Editor’s note: The following excerpt introduces a book chapter produced by Shadi Hamid for the volume, Beyond the Arab Spring: The Evolving Ruling Bargain in the Middle East, published in September 2014. In this chapter, Hamid tracks the evolution of Islamist political parties prior to and in the wake of the Arab Spring, analyzing how authoritarian regimes, Islamists, secularists and others in Egypt, Jordan, Libya and Tunisia have struggled to govern.
Political parties have long struggled to gain traction in the Arab world due to a number of inhibiting factors, among them a potent mix of repression and government co-optation. But this is not to say that the region has lacked viable opposition forces. Islamist movements—most of which are branches or descendants of the Muslim Brotherhood— have over time consolidated their position as leading political actors in the region. Yet such movements are a far cry from traditional, Western-style parties. Most political parties, after all, do not double as states within- states, with parallel networks of mosques, clinics, banks, businesses, daycare centers, and even Boy Scout troops. Islamist parties do. It was their long-term focus on education and social service provision—rather than on contesting elections—that ultimately helped propel Islamist movements, and later their associated parties, to political prominence.
Whether acting according to the traditional model of party competition (where winning elections is an end) or “alternative competitive” and “restricted competition” models (where winning is a means), political parties generally seek to win elections and assume executive power. However, in the Arab world, parties were rarely given the opportunity to govern—or to even think about governing—at the local or national level. Citizens saw little utility in joining parties that would never be permitted a real stake in the political process. Only in one country, Morocco, was there a semblance of genuine multi-party competition. During 1998’s “alternance,” the Socialist Union of Populist Forces (USFP) led a left-of-center government, after winning a plurality in parliamentary elections.

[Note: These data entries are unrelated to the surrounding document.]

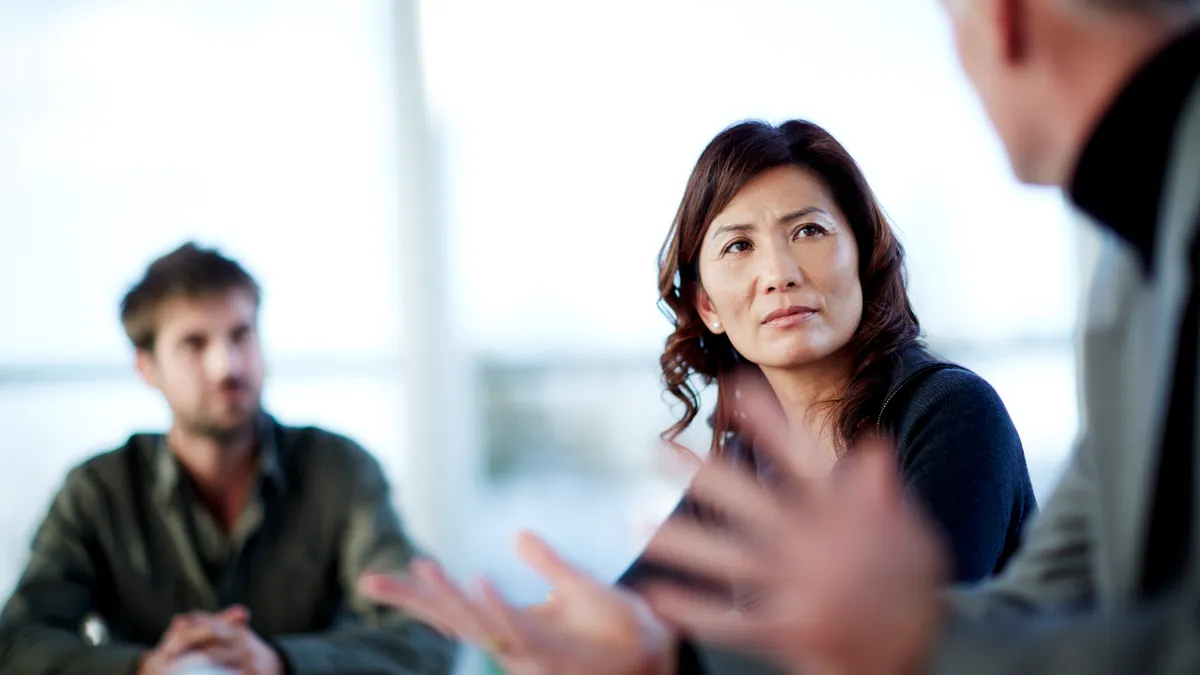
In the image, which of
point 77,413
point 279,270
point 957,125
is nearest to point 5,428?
point 77,413

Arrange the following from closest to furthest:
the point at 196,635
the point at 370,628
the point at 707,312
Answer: the point at 707,312 → the point at 196,635 → the point at 370,628

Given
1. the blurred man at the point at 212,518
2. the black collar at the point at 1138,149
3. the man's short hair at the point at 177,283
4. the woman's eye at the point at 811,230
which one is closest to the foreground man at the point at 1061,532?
the black collar at the point at 1138,149

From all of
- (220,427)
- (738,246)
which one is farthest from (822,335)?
(220,427)

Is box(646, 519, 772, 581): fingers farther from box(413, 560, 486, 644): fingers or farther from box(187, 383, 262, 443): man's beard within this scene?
box(187, 383, 262, 443): man's beard

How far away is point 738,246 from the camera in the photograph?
1.51 metres

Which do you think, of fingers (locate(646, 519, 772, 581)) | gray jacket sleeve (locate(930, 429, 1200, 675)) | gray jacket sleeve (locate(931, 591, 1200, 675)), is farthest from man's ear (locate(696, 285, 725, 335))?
gray jacket sleeve (locate(931, 591, 1200, 675))

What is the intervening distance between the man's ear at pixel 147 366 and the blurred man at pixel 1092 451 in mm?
1864

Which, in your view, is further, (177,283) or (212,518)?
(177,283)

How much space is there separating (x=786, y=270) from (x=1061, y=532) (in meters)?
0.57

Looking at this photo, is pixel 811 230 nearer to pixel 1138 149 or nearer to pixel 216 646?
pixel 1138 149

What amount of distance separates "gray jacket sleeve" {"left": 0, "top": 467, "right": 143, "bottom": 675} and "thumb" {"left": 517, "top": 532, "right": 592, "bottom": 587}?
1.27 metres

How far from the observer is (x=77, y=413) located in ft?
12.8

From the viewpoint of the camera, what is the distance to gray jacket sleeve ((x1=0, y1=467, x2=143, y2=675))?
6.32ft

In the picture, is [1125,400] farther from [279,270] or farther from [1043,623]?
[279,270]
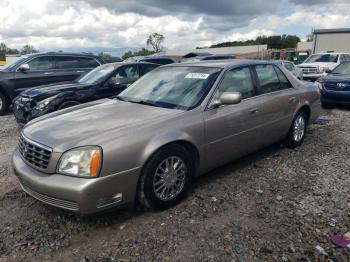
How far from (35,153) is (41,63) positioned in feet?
25.2

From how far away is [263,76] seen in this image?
16.3 ft

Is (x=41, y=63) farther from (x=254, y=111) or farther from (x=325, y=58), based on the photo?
(x=325, y=58)

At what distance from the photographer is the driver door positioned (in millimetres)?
4006

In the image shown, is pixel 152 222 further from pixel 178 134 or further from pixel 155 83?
pixel 155 83

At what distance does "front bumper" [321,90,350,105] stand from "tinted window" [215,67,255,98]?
591cm

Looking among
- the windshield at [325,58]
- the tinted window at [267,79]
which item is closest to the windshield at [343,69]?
the tinted window at [267,79]

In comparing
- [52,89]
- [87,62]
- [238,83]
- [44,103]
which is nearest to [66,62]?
[87,62]

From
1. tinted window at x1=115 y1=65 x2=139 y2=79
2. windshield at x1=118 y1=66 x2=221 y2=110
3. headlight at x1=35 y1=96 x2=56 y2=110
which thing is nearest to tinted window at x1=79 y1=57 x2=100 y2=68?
tinted window at x1=115 y1=65 x2=139 y2=79

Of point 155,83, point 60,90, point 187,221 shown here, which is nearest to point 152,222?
point 187,221

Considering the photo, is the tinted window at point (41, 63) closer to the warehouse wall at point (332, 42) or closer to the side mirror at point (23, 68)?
the side mirror at point (23, 68)

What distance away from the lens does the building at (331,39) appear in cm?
2898

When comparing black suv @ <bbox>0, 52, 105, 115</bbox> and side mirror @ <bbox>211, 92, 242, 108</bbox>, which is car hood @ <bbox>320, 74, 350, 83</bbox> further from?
black suv @ <bbox>0, 52, 105, 115</bbox>

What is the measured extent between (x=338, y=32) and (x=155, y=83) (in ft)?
97.1

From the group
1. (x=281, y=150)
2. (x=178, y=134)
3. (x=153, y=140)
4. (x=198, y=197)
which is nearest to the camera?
(x=153, y=140)
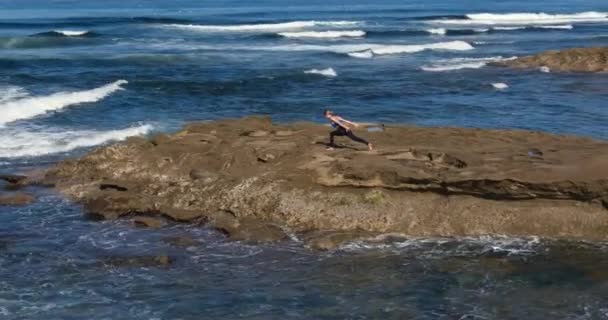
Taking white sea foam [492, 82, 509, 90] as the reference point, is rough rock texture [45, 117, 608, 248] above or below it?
above

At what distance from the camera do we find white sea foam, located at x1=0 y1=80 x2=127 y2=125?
2917cm

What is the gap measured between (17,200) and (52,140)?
6.88 meters

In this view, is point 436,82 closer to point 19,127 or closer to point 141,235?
point 19,127

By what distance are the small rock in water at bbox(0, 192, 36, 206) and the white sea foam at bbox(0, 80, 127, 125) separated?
1037 centimetres

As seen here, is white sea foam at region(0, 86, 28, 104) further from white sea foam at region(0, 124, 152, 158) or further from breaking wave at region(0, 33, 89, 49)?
breaking wave at region(0, 33, 89, 49)

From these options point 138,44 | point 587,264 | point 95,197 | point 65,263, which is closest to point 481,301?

Unlike Morocco, most Arab countries do not have a tradition of political party activity. On the eve of the 2011 uprising, most of Egypt’s legal parties, for example, had memberships in the mere hundreds or thousands and were derided as “cardboard parties,” or ahzab cartoniya. The liberal Wafd Party was something of an exception, as it could claim a storied tradition as one of Egypt’s pro-independence parties during the country’s short-lived “liberal era” of the 1930s and 1940s. During a brief political opening after Hosni Mubarak became president in 1981, the Wafd—which had reconstituted itself in the 1970s—seemed poised to regain some of its former prominence. But despite a solid showing in the 1984 elections, it subsequently descended into irrelevance, demonstrating the impossibility of developing healthy party politics in an authoritarian context.